Write each line exactly as it stands, from the line containing "Within the captured" through the end of the data.
◆ ◆ ◆
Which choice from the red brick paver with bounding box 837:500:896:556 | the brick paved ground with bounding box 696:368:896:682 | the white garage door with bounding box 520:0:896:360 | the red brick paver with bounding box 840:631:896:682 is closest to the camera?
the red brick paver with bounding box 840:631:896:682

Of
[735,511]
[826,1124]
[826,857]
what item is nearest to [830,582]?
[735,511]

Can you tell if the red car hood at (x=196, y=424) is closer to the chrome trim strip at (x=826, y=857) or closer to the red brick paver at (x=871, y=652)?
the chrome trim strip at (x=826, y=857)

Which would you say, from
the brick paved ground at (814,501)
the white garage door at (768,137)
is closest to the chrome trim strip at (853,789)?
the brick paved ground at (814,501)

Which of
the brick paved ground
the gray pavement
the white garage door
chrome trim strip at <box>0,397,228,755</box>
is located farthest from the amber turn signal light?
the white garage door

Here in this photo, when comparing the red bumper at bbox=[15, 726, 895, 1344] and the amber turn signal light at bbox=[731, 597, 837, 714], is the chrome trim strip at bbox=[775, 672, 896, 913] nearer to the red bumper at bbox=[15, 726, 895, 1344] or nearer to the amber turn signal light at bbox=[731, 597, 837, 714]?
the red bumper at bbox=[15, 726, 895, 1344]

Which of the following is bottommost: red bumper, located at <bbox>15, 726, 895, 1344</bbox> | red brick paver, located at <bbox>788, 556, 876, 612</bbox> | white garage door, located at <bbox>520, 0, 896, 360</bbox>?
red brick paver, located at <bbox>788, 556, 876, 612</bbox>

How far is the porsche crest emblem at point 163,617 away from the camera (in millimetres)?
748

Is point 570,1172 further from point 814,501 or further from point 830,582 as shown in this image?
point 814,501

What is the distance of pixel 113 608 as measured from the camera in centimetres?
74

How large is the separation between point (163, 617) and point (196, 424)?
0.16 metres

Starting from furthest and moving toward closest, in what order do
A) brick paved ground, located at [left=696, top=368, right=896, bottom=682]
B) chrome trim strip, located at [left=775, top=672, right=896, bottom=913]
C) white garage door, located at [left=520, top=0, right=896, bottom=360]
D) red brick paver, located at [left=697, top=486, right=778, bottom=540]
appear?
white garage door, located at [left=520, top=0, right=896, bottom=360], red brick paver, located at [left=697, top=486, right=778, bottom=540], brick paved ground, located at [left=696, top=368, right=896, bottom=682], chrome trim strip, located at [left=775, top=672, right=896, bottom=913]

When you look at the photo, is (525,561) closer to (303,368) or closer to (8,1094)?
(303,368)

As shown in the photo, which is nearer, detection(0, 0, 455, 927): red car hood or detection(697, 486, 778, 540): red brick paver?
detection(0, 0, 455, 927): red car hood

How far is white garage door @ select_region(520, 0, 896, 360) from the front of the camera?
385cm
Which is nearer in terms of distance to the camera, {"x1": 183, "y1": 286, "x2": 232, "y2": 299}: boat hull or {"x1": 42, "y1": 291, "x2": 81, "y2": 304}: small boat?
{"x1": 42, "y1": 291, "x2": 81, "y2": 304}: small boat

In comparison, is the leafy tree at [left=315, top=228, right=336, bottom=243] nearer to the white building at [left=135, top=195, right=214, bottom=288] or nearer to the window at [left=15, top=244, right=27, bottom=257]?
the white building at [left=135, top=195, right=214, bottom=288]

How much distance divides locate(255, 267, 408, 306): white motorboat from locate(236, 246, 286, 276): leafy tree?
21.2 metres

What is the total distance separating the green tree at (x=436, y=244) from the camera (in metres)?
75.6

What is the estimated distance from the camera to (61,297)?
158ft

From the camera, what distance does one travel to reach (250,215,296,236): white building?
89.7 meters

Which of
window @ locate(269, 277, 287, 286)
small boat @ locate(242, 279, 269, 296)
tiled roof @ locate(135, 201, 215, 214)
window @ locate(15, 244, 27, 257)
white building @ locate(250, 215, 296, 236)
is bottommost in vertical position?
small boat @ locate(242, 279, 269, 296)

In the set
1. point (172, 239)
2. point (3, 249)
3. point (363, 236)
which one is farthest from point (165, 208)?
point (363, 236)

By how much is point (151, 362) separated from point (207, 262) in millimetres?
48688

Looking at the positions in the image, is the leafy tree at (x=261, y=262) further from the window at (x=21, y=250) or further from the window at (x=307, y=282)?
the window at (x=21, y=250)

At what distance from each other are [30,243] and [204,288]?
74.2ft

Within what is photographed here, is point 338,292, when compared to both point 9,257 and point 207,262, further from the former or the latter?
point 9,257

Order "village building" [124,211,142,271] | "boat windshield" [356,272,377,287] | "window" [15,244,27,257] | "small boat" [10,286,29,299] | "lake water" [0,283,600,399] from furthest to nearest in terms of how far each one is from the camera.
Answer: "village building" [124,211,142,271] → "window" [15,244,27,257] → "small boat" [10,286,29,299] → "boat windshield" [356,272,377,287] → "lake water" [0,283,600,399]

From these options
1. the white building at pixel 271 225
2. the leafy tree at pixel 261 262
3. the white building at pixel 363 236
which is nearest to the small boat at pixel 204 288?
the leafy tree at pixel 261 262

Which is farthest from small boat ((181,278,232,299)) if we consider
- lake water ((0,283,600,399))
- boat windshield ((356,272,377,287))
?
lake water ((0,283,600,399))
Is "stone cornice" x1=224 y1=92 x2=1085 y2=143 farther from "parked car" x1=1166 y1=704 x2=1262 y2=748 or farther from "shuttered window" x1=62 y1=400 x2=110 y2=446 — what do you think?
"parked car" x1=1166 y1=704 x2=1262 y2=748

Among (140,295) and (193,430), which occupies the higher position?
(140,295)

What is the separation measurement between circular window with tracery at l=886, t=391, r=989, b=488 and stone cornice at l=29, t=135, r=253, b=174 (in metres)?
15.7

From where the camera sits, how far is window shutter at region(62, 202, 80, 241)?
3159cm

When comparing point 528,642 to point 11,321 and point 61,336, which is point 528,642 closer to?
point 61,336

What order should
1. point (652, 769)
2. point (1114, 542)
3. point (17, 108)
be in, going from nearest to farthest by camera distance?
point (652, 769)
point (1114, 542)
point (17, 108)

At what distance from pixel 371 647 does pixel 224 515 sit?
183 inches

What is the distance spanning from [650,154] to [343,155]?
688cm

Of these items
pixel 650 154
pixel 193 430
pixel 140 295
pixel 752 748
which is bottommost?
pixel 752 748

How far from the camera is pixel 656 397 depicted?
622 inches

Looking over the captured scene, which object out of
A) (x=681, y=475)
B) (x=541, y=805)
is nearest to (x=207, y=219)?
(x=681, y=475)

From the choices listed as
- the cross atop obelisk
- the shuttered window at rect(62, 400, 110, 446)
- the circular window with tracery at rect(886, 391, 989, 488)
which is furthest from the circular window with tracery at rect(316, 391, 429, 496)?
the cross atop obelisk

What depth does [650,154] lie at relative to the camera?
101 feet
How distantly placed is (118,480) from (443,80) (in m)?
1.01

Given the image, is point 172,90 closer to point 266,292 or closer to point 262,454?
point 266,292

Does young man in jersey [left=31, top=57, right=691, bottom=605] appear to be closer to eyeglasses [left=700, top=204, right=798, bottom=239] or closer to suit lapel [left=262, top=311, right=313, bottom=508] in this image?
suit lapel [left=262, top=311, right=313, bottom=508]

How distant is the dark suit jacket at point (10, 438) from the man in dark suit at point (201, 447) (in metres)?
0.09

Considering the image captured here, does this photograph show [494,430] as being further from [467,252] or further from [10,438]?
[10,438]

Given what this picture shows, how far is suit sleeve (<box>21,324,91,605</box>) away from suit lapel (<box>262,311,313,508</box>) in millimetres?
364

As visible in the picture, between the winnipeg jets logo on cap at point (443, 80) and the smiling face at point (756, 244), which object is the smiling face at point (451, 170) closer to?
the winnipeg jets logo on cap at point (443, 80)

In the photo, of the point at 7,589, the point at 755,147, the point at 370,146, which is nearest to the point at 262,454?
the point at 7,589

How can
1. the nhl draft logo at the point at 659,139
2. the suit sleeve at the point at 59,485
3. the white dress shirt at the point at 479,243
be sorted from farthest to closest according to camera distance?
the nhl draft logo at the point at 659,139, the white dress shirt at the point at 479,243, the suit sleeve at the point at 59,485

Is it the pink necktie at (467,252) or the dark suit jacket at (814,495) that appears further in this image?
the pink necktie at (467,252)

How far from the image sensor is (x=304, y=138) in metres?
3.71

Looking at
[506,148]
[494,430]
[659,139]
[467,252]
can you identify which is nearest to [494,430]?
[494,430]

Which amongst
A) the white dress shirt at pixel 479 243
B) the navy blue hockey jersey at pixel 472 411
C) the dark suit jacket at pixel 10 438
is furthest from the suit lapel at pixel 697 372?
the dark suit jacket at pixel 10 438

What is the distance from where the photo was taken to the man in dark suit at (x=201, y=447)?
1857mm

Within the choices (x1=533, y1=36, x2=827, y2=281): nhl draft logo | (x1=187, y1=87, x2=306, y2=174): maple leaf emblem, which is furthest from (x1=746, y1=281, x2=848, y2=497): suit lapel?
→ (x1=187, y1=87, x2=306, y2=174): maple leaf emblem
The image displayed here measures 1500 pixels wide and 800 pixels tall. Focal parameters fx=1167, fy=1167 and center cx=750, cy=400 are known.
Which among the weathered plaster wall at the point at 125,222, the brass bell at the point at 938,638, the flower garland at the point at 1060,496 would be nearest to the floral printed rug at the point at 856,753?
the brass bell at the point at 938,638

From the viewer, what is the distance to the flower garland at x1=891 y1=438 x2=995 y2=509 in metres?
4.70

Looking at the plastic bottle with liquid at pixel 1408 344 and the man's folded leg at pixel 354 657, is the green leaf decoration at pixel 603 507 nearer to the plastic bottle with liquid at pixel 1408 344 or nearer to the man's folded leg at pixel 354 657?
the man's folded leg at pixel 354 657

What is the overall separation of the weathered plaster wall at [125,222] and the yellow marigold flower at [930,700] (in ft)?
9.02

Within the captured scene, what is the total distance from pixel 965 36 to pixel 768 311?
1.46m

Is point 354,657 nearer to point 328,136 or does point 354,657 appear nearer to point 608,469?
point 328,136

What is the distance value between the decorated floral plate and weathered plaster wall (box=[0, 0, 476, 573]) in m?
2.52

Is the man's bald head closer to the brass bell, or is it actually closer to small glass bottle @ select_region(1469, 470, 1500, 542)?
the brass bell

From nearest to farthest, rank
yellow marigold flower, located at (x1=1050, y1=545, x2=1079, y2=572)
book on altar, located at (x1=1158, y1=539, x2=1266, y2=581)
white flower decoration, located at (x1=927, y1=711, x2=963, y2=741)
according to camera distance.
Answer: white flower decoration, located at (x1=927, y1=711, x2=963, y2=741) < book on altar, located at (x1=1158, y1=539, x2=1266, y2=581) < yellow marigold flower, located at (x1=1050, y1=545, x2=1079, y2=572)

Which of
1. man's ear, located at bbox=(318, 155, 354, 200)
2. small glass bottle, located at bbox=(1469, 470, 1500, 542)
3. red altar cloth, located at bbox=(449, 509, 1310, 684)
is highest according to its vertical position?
◆ ◆ ◆
### Solution to this problem
Within the captured scene, what is the total distance from pixel 965 36 to pixel 768 311?
1.46m

Is point 354,657 nearer to point 328,136 or does point 354,657 appear nearer to point 608,469?
point 328,136

What is the distance value between the decorated floral plate and weathered plaster wall (box=[0, 0, 476, 573]) in m?
2.52

Is the man's bald head closer to the brass bell, or is it actually closer to small glass bottle @ select_region(1469, 470, 1500, 542)?
the brass bell

From nearest to farthest, rank
yellow marigold flower, located at (x1=1050, y1=545, x2=1079, y2=572)
book on altar, located at (x1=1158, y1=539, x2=1266, y2=581)
white flower decoration, located at (x1=927, y1=711, x2=963, y2=741)
according to camera distance.
Answer: white flower decoration, located at (x1=927, y1=711, x2=963, y2=741) < book on altar, located at (x1=1158, y1=539, x2=1266, y2=581) < yellow marigold flower, located at (x1=1050, y1=545, x2=1079, y2=572)

Which of
1. man's ear, located at bbox=(318, 155, 354, 200)
2. small glass bottle, located at bbox=(1469, 470, 1500, 542)
3. red altar cloth, located at bbox=(449, 509, 1310, 684)
is highest according to its vertical position?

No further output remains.